To the Editor: In their article, published in the October 2008 issue of the Journal, Margaret Keyes, Ph.D., et al. (1) concluded that both genetic and environmental influences increase the risk of cigarette use in the adolescent children, biological and adoptive, of parents who smoke. The authors also found an association between parents who smoke and an increased likelihood for their biological offspring (more than adopted children) to engage in disinhibited behavior (generally defined by the authors as unacceptable social behavior). I applaud Dr. Keyes et al. for these thought-provoking findings.

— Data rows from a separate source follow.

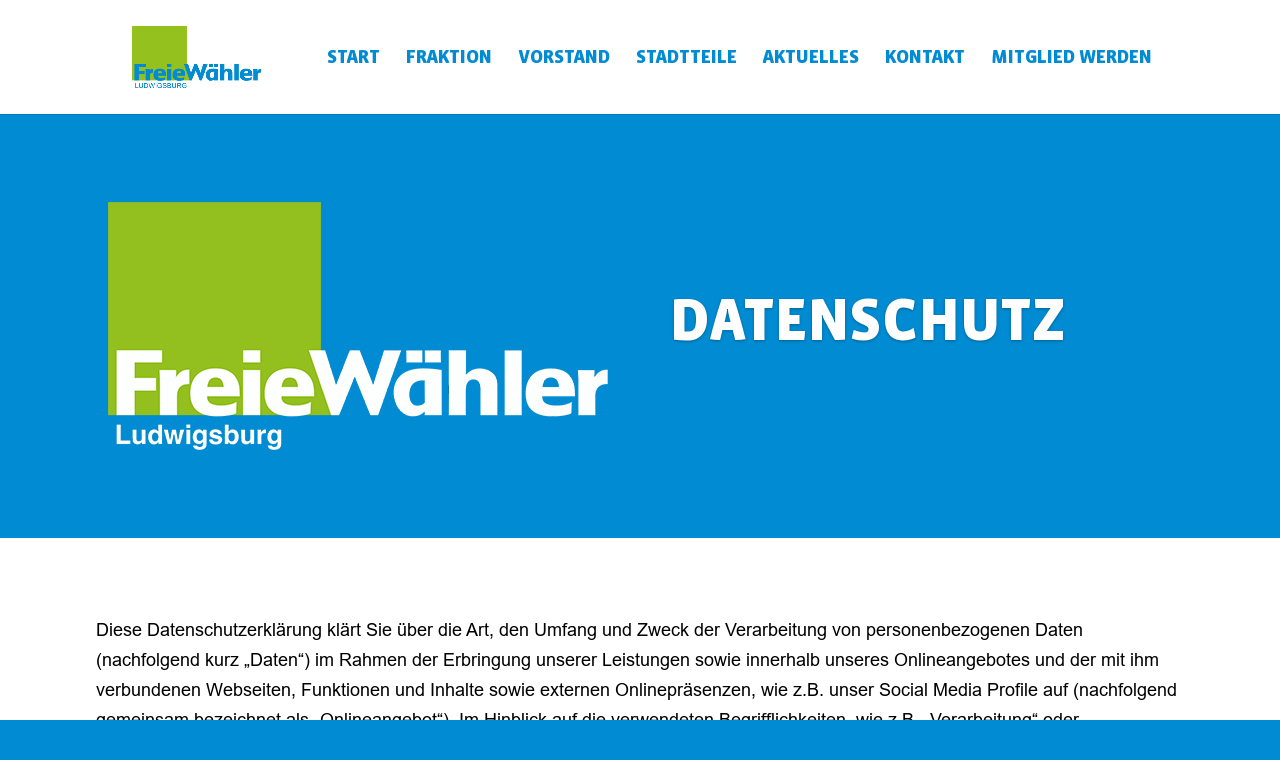

--- FILE ---
content_type: text/css
request_url: https://xn--freiewhler-ludwigsburg-54b.de/wp-content/et-cache/291/et-core-unified-tb-2178-deferred-291.min.css?ver=1769084962
body_size: 528
content:
@font-face{font-family:"VISTA SANS LOKAL";font-display:swap;src:url("https://xn--freiewhler-ludwigsburg-54b.de/wp-content/uploads/et-fonts/VistaSansOT-Black.ttf") format("truetype")}@font-face{font-family:"ARIAL LOKAL";font-display:swap;src:url("https://xn--freiewhler-ludwigsburg-54b.de/wp-content/uploads/et-fonts/arial.ttf") format("truetype")}@font-face{font-family:"VISTA SANS LOKAL";font-display:swap;src:url("https://xn--freiewhler-ludwigsburg-54b.de/wp-content/uploads/et-fonts/VistaSansOT-Black.ttf") format("truetype")}@font-face{font-family:"ARIAL LOKAL";font-display:swap;src:url("https://xn--freiewhler-ludwigsburg-54b.de/wp-content/uploads/et-fonts/arial.ttf") format("truetype")}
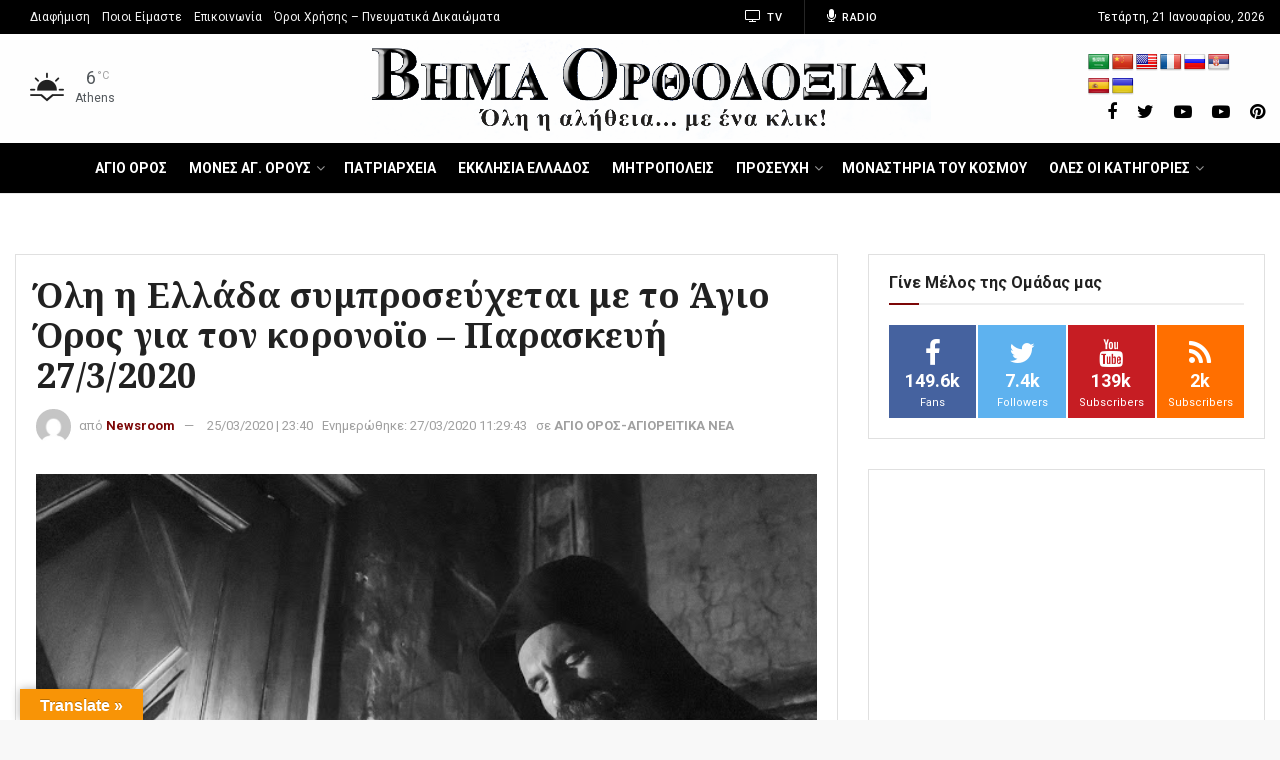

--- FILE ---
content_type: text/html; charset=utf-8
request_url: https://www.google.com/recaptcha/api2/aframe
body_size: 267
content:
<!DOCTYPE HTML><html><head><meta http-equiv="content-type" content="text/html; charset=UTF-8"></head><body><script nonce="9WreIkI7BsTx_RWh2bRRpQ">/** Anti-fraud and anti-abuse applications only. See google.com/recaptcha */ try{var clients={'sodar':'https://pagead2.googlesyndication.com/pagead/sodar?'};window.addEventListener("message",function(a){try{if(a.source===window.parent){var b=JSON.parse(a.data);var c=clients[b['id']];if(c){var d=document.createElement('img');d.src=c+b['params']+'&rc='+(localStorage.getItem("rc::a")?sessionStorage.getItem("rc::b"):"");window.document.body.appendChild(d);sessionStorage.setItem("rc::e",parseInt(sessionStorage.getItem("rc::e")||0)+1);localStorage.setItem("rc::h",'1768979539978');}}}catch(b){}});window.parent.postMessage("_grecaptcha_ready", "*");}catch(b){}</script></body></html>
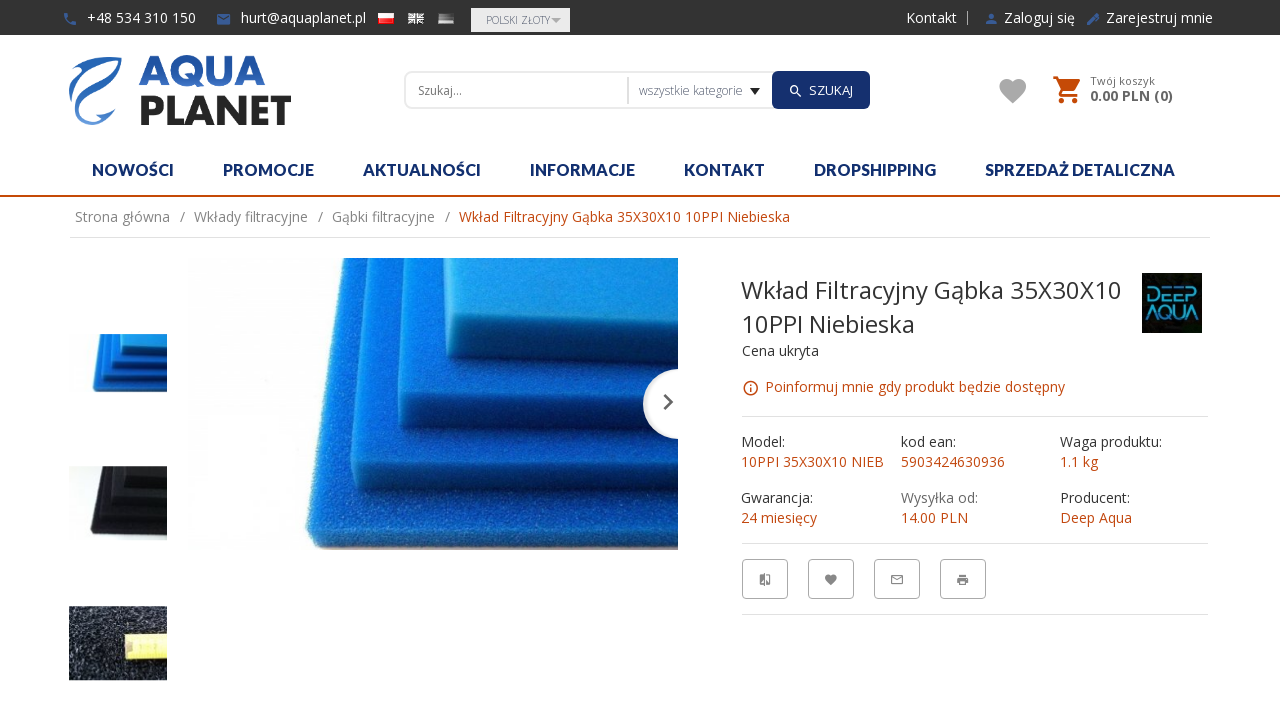

--- FILE ---
content_type: text/html; charset=UTF-8
request_url: https://aquaplanet.pl/ajax/info/mis/
body_size: -14
content:
{"misId":"4e3e8d88af7e9cadf658c07d6bb45958"}

--- FILE ---
content_type: text/html; charset=UTF-8
request_url: https://aquaplanet.pl/ajax/pinfo/inventory/
body_size: 169
content:

<form id="options_form" name="options_form" method="post" action="/_cart/index/">
    <div id="options_form_tab" class="inventory-container">
            </div>
    <input type="hidden" id="products_id" name="products_id" value="215" />
    <input type="hidden" id="rtime" name="rtime" value="48" />
    <script>
			window.jQuery && window.jQuery.trigger("inventoryLoaded");
    </script>


--- FILE ---
content_type: text/html; charset=utf-8
request_url: https://accounts.google.com/o/oauth2/postmessageRelay?parent=https%3A%2F%2Faquaplanet.pl&jsh=m%3B%2F_%2Fscs%2Fabc-static%2F_%2Fjs%2Fk%3Dgapi.lb.en.2kN9-TZiXrM.O%2Fd%3D1%2Frs%3DAHpOoo_B4hu0FeWRuWHfxnZ3V0WubwN7Qw%2Fm%3D__features__
body_size: 159
content:
<!DOCTYPE html><html><head><title></title><meta http-equiv="content-type" content="text/html; charset=utf-8"><meta http-equiv="X-UA-Compatible" content="IE=edge"><meta name="viewport" content="width=device-width, initial-scale=1, minimum-scale=1, maximum-scale=1, user-scalable=0"><script src='https://ssl.gstatic.com/accounts/o/2580342461-postmessagerelay.js' nonce="5Y3R3jIeVhgcxInrWBirrg"></script></head><body><script type="text/javascript" src="https://apis.google.com/js/rpc:shindig_random.js?onload=init" nonce="5Y3R3jIeVhgcxInrWBirrg"></script></body></html>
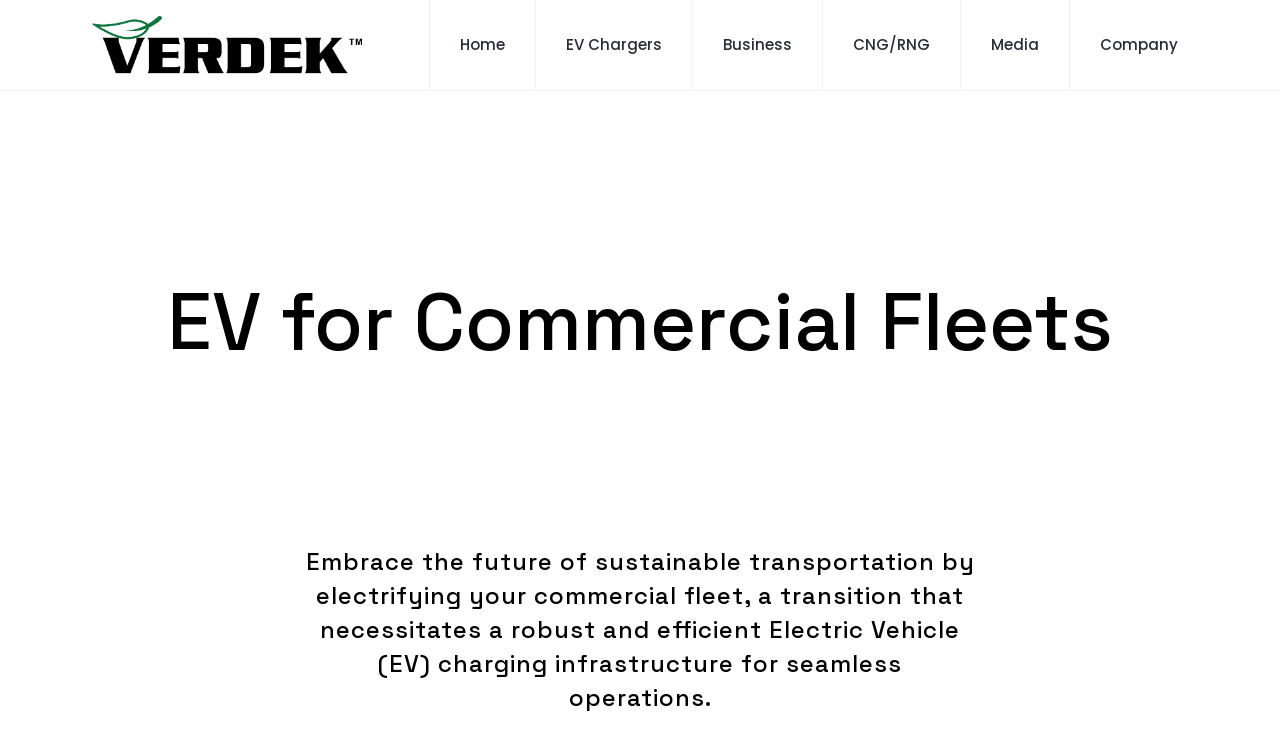

--- FILE ---
content_type: text/css; charset=utf-8
request_url: https://new.verdek.com/wp-content/uploads/betheme/css/post-502.css?ver=1769638995
body_size: 463
content:
.mcb-section .mcb-wrap .mcb-item-2ad898db2 .title{background-position:center center;text-align:center;}.mcb-section .mcb-wrap-edd8008fd .mcb-wrap-inner-edd8008fd{margin-bottom:40px;}.mcb-section .mcb-wrap .mcb-item-e6fd4c939 .mcb-column-inner-e6fd4c939{text-align:center;margin-bottom:0px;}.mcb-section .mcb-wrap .mcb-item-sp3p0z6dh .mcb-column-inner-sp3p0z6dh{text-align:center;}.mcb-section-4d4a3f8f2{padding-top:120px;}.mcb-section-4d4a3f8f2 .mcb-section-inner-4d4a3f8f2{justify-content:center;}.mcb-section .mcb-wrap-ffsfdj8t .mcb-wrap-inner-ffsfdj8t{justify-content:center;}.mcb-section .mcb-wrap .mcb-item-fa395777f .mcb-column-inner-fa395777f{padding-top:50px;padding-right:13%;padding-bottom:35px;padding-left:13%;background-color:#f3f4f4;border-radius:8px 8px 8px 8px;}.mcb-section .mcb-wrap .mcb-item-2c2a1f87c .mcb-column-inner-2c2a1f87c{padding-top:50px;padding-right:13%;padding-bottom:35px;padding-left:13%;background-color:#f3f4f4;border-radius:8px 8px 8px 8px;}.mcb-section .mcb-wrap .mcb-item-d6d2eb7f7 .mcb-column-inner-d6d2eb7f7{padding-top:50px;padding-right:13%;padding-bottom:35px;padding-left:13%;background-color:#f3f4f4;border-radius:8px 8px 8px 8px;}.mcb-section .mcb-wrap-f845e6c91 .mcb-wrap-inner-f845e6c91{align-items:stretch;}.mcb-section .mcb-wrap-zsxmh8tb9 .mcb-wrap-inner-zsxmh8tb9{align-items:stretch;}.mcb-section-9f61b20c4{padding-top:110px;padding-bottom:70px;}.mcb-section .mcb-wrap .mcb-item-fde36cbe2 .title{background-position:center center;}.mcb-section .mcb-wrap .mcb-item-fde36cbe2 .mcb-column-inner-fde36cbe2{margin-bottom:30px;}.mcb-section .mcb-wrap .mcb-item-d567166bd .title{background-position:center center;}.mcb-section .mcb-wrap-d61669530 .mcb-wrap-inner-d61669530{padding-top:30px;padding-right:10%;border-style:solid;border-color:rgba(0,0,0,0.1);border-width:0 1px 0 0;}.mcb-section .mcb-wrap .mcb-item-7c140b5b6 .column_attr{text-align:right;}.mcb-section .mcb-wrap .mcb-item-7c140b5b6 .mcb-column-inner-7c140b5b6{margin-bottom:10px;}.mcb-section .mcb-wrap .mcb-item-efcc5e02a .column_attr{text-align:right;}.mcb-section .mcb-wrap .mcb-item-efcc5e02a .mcb-column-inner-efcc5e02a{margin-bottom:15px;}.mcb-section .mcb-wrap .mcb-item-4289e3eff{text-align:right;}.mcb-section .mcb-wrap-df88db623 .mcb-wrap-inner-df88db623{padding-top:40px;}.mcb-section-a9941d5ba{padding-top:120px;padding-bottom:80px;}@media(max-width: 767px){.mcb-section .mcb-wrap .mcb-item-fde36cbe2 .title{text-align:center;}.mcb-section .mcb-wrap .mcb-item-d567166bd .title{text-align:center;}.mcb-section .mcb-wrap-d61669530 .mcb-wrap-inner-d61669530{padding-top:0px;padding-right:0px;margin-bottom:40px;border-width:0 0px 0 0;}.mcb-section .mcb-wrap .mcb-item-7c140b5b6 .column_attr{text-align:center;}.mcb-section .mcb-wrap .mcb-item-efcc5e02a .column_attr{text-align:center;}.mcb-section .mcb-wrap .mcb-item-4289e3eff{text-align:center;}.mcb-section .mcb-wrap-df88db623 .mcb-wrap-inner-df88db623{padding-top:0px;}}

--- FILE ---
content_type: text/css; charset=utf-8
request_url: https://new.verdek.com/wp-content/uploads/betheme/css/post-99.css?ver=1769638995
body_size: 286
content:
.mcb-section .mcb-wrap .mcb-item-u1k58qyni{flex:0 0 100px;max-width:100px;}.mcb-section .mcb-wrap-boyw92c8j .mcb-wrap-inner-boyw92c8j{padding-left:2vw;align-content:center;justify-content:center;}.mcb-section .mcb-wrap-boyw92c8j{align-self:center;}.mcb-section .mcb-wrap .mcb-item-vrwjtq9j .title{background-position:center center;text-align:center;}.mcb-section .mcb-wrap-w98iu3wwhh{align-self:center;}.mcb-section .mcb-wrap-w98iu3wwhh .mcb-wrap-inner-w98iu3wwhh{align-content:center;align-items:center;justify-content:center;}.mcb-section .mcb-wrap .mcb-item-oa870dov .mcb-column-inner-oa870dov ul.mfn-footer-menu-style-vertical{text-align:center;}.mcb-section .mcb-wrap .mcb-item-oa870dov .mcb-column-inner-oa870dov ul.mfn-footer-menu-style-horizontal{justify-content:center;}.mcb-section .mcb-wrap-in1dip3mp{align-self:center;}.mcb-section .mcb-wrap-in1dip3mp .mcb-wrap-inner-in1dip3mp{align-content:center;align-items:center;justify-content:center;}.mcb-section .mcb-wrap .mcb-item-w5btxrq3 .mcb-column-inner-w5btxrq3{text-align:center;}.mcb-section .mcb-wrap .mcb-item-4c6s7gjvz .mcb-column-inner-4c6s7gjvz{text-align:center;}.mcb-section .mcb-wrap .mcb-item-la6pdxxu .mcb-column-inner-la6pdxxu{text-align:center;}.mcb-section .mcb-wrap-qi0ebrr8q{align-self:center;}.mcb-section .mcb-wrap-qi0ebrr8q .mcb-wrap-inner-qi0ebrr8q{align-content:center;align-items:center;justify-content:center;}.mcb-section-2m83u9qsr{border-style:solid;border-color:#b2b2b2;border-width:1px 0 0 0;padding-top:30px;padding-right:1%;padding-left:1%;padding-bottom:0px;}.mcb-section-2m83u9qsr .mcb-section-inner-2m83u9qsr{justify-content:space-between;}.mcb-section .mcb-wrap-2bn1p0o9b{align-self:flex-end;}.mcb-section .mcb-wrap-2bn1p0o9b .mcb-wrap-inner-2bn1p0o9b{align-content:flex-end;align-items:flex-end;}.mcb-section-30ph44eta{padding-bottom:30px;padding-right:1%;padding-left:1%;}@media(max-width: 959px){.mcb-section .mcb-wrap .mcb-item-oa870dov .mcb-column-inner-oa870dov ul.mfn-footer-menu-style-vertical{text-align:center;}.mcb-section .mcb-wrap .mcb-item-oa870dov .mcb-column-inner-oa870dov ul.mfn-footer-menu-style-horizontal{justify-content:center;}.mcb-section-2m83u9qsr{padding-top:90px;}}@media(max-width: 767px){.mcb-section .mcb-wrap .mcb-item-oa870dov .mcb-column-inner-oa870dov ul.mfn-footer-menu-style-vertical{text-align:left;}.mcb-section .mcb-wrap .mcb-item-oa870dov .mcb-column-inner-oa870dov ul.mfn-footer-menu-style-horizontal{justify-content:center;}.mcb-section .mcb-wrap .mcb-item-w5btxrq3 .image_frame{width:270px;}.mcb-section .mcb-wrap .mcb-item-4c6s7gjvz .image_frame{width:150px;}.mcb-section .mcb-wrap .mcb-item-la6pdxxu .image_frame{width:150px;}}

--- FILE ---
content_type: text/css; charset=utf-8
request_url: https://new.verdek.com/wp-content/uploads/betheme/css/post-982.css?ver=1769638995
body_size: -60
content:
.mcb-section .mcb-wrap-romzvu4ap .mcb-wrap-inner-romzvu4ap{justify-content:flex-end;}.mcb-section .mcb-wrap .mcb-item-x1aglncyh .column_attr{font-family:'Poppins';}.mcb-section .mcb-wrap .mcb-item-4o8ets8by{text-align:center;}.mcb-section .mcb-wrap .mcb-item-nbqkdpvr9 .mcb-column-inner-nbqkdpvr9{text-align:center;}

However, I was surprised to see little to no emphasis on home environment/family dynamics and additional psychiatric diagnoses, which is information that could have been obtained via self-report, as seen with other methods of obtaining data in the study. Examples of the former that could have been explored as possible confounding variables are the presence of neglect or abuse in the adolescents’ homes or lack of parental supervision that may have contributed to disinhibited behavior (2). Examples of disinhibited behavior that could have been examined are the identification of bipolar or personality disorders. A sound effort to eliminate confounding variables was achieved by separating such disinhibited behavior from those seen in subjects with diagnoses of attention deficit hyperactivity disorder, conduct disorder, or oppositional defiant disorder and by identifying other types of substance use/misuse. It appears that a similar query of negative home influences and/or additional psychiatric diagnoses could have also been considered. Of note, socioeconomic background was taken into consideration, yet we cannot assume that a higher socioeconomic status is protective of adverse home conditions.
The author reports no competing interests.
This letter (doi: 10.1176/appi.ajp.2008.08111721) was accepted for publication in December 2008.